Adam closed his eyes. ‘I was your age, Rob and, gull that I was, fell for Louise the day that she and Denzil were betrothed. I worshipped her and she gave me every encouragement. When she summoned me to her bedchamber I went like an eager puppy, and there she was waiting for me, dressed only in a nightshift looking like a goddess.’
Robin snorted with bitter laughter. ‘I can imagine.’
‘Well you can also imagine what my thoughts were. My seduction had begun. She offered me wine and blandishments. I had stripped down to my breeches and was lying beside her on the bed when her brother burst in with sword drawn.’ Adam took a breath. ‘I had no alternative but to defend myself and I was ever the better swordsman than Philip. He ran on my sword. Louise started screaming rape and murder. She ripped her shift and scratched her own face. The rest you know.’

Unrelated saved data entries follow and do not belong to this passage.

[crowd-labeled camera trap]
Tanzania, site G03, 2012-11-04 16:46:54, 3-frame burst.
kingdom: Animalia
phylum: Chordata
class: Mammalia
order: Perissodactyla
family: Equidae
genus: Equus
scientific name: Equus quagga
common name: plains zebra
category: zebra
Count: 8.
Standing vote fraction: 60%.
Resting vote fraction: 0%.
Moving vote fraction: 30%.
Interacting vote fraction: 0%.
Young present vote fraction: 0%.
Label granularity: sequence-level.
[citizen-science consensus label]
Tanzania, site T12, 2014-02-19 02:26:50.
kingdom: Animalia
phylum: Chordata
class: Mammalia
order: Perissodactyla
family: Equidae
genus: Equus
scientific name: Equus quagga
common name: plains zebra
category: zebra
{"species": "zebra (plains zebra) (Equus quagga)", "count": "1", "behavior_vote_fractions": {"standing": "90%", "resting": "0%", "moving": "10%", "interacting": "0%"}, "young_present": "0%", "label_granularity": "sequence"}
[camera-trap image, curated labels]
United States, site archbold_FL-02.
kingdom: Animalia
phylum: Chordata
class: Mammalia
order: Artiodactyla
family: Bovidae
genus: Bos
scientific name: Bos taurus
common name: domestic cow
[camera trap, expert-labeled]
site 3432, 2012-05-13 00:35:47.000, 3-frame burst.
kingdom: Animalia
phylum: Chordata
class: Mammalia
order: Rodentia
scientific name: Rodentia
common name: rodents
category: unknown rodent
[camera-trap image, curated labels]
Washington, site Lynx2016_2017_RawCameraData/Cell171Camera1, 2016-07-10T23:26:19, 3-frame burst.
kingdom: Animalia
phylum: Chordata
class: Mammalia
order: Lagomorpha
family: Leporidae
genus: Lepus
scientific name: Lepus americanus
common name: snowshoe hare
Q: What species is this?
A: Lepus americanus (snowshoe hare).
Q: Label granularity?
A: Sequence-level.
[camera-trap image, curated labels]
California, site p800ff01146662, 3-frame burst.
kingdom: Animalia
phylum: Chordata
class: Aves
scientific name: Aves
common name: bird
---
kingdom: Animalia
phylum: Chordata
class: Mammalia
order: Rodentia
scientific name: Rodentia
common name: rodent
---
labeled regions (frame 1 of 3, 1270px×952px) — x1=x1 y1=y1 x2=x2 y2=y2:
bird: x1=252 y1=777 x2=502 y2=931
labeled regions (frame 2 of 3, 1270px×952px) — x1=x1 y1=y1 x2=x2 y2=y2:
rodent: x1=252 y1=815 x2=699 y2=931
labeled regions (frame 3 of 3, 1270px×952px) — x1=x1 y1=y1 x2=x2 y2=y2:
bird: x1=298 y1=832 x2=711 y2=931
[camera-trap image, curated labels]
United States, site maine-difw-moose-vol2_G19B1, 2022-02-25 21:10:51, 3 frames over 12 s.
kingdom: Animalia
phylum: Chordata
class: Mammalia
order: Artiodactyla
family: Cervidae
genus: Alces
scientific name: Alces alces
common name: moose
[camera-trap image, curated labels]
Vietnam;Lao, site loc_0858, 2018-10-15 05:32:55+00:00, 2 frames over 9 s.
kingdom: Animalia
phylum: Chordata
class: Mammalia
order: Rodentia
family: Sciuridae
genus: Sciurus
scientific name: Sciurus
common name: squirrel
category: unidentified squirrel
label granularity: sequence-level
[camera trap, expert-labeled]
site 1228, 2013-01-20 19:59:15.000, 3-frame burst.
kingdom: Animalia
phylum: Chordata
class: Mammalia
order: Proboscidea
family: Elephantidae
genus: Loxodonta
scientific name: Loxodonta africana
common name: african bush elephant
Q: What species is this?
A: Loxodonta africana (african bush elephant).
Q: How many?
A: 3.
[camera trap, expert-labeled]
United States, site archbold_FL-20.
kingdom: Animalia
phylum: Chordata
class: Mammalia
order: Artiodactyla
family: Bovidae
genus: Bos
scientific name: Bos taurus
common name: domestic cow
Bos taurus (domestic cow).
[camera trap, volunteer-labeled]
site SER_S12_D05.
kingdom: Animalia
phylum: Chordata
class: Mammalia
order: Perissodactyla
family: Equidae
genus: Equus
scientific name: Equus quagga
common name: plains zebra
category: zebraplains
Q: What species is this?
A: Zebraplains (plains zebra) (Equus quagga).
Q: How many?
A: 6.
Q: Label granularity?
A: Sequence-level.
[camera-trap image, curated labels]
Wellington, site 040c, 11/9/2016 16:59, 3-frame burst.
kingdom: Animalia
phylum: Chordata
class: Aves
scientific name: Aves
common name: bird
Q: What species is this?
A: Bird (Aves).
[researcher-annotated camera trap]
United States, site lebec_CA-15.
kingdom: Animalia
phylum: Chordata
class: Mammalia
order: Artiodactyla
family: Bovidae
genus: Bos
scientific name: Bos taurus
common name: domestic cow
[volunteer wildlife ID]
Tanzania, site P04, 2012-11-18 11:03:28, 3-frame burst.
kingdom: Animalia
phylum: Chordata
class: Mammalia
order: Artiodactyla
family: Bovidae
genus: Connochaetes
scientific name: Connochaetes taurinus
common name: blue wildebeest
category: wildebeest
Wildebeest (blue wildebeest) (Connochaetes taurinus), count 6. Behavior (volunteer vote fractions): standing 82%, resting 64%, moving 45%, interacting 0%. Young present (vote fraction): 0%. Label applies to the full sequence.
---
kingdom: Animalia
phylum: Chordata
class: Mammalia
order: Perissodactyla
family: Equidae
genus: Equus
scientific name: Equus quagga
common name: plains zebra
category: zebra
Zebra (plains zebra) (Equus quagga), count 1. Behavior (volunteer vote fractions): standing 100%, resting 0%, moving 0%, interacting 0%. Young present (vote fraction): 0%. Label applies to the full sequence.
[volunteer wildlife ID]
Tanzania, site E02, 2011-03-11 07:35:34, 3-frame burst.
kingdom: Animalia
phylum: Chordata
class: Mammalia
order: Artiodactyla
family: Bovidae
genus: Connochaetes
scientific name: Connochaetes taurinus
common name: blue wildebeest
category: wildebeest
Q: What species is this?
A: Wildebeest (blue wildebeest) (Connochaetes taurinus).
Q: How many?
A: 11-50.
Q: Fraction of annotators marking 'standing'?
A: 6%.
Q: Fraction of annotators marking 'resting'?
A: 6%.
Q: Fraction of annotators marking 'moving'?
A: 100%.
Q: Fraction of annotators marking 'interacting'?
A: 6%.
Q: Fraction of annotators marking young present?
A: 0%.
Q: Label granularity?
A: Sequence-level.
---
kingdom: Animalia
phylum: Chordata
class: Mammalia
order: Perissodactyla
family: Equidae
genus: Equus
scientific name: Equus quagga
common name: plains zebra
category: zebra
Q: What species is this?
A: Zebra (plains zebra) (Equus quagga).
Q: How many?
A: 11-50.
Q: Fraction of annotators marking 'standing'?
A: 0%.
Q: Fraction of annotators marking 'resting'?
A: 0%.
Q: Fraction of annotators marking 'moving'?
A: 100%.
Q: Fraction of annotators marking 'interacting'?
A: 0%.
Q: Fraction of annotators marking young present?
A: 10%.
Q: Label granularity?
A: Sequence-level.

Robin sighed. ‘Father was summoned to deal with the mess?’
Adam closed his eyes. ‘He wouldn’t even hear my side of the story. All he saw was a beautiful woman claiming I had raped her, her brother dying in her arms. He told me I was to leave the country that night if a scandal was to be avoided and I did. I left, and by leaving confirmed my guilt.’
‘You were not the first, nor shall you be the last. Poor Denzil paid a heavy penance by marrying Louise,’ Robin observed.
Adam’s mouth twitched. ‘He went willingly, Robin.’
‘He did,’ Robin conceded. ‘And I think he still imagines he’s in love with her.’
‘They’ve no children?’
Robin shrugged. ‘No child of the marriage, but I know Denzil has at least one by-blow, so the fault must rest with Louise.’
Adam flinched. ‘Does he acknowledge the child?’
Robin looked up from his cards. ‘I’m sorry, Adam, I forgot.’
Adam shrugged. ‘It’s no matter, Robin.’
‘The child and the mother are well provided for, I believe.’
‘My one regret,’ Adam said, ‘is that I never had a chance to make my peace with our father before he died.’
Robin appeared to be considering his cards. ‘I think,’ he said slowly, ‘that once Louise’s nature became better known, father may have been more inclined to forgive you, but then we got the news that you were dead.’
The breath stopped in Adam’s throat. ‘He thought I was dead?’
‘Aye, we had word that you had fallen at,’ Robin frowned, ‘was it Vlotho?’
‘I was wounded and taken prisoner but I had no means to send word that I was alive. If you can call it that, but my captors told me they had sent word of my capture and were demanding a ransom so father must have known I still lived.’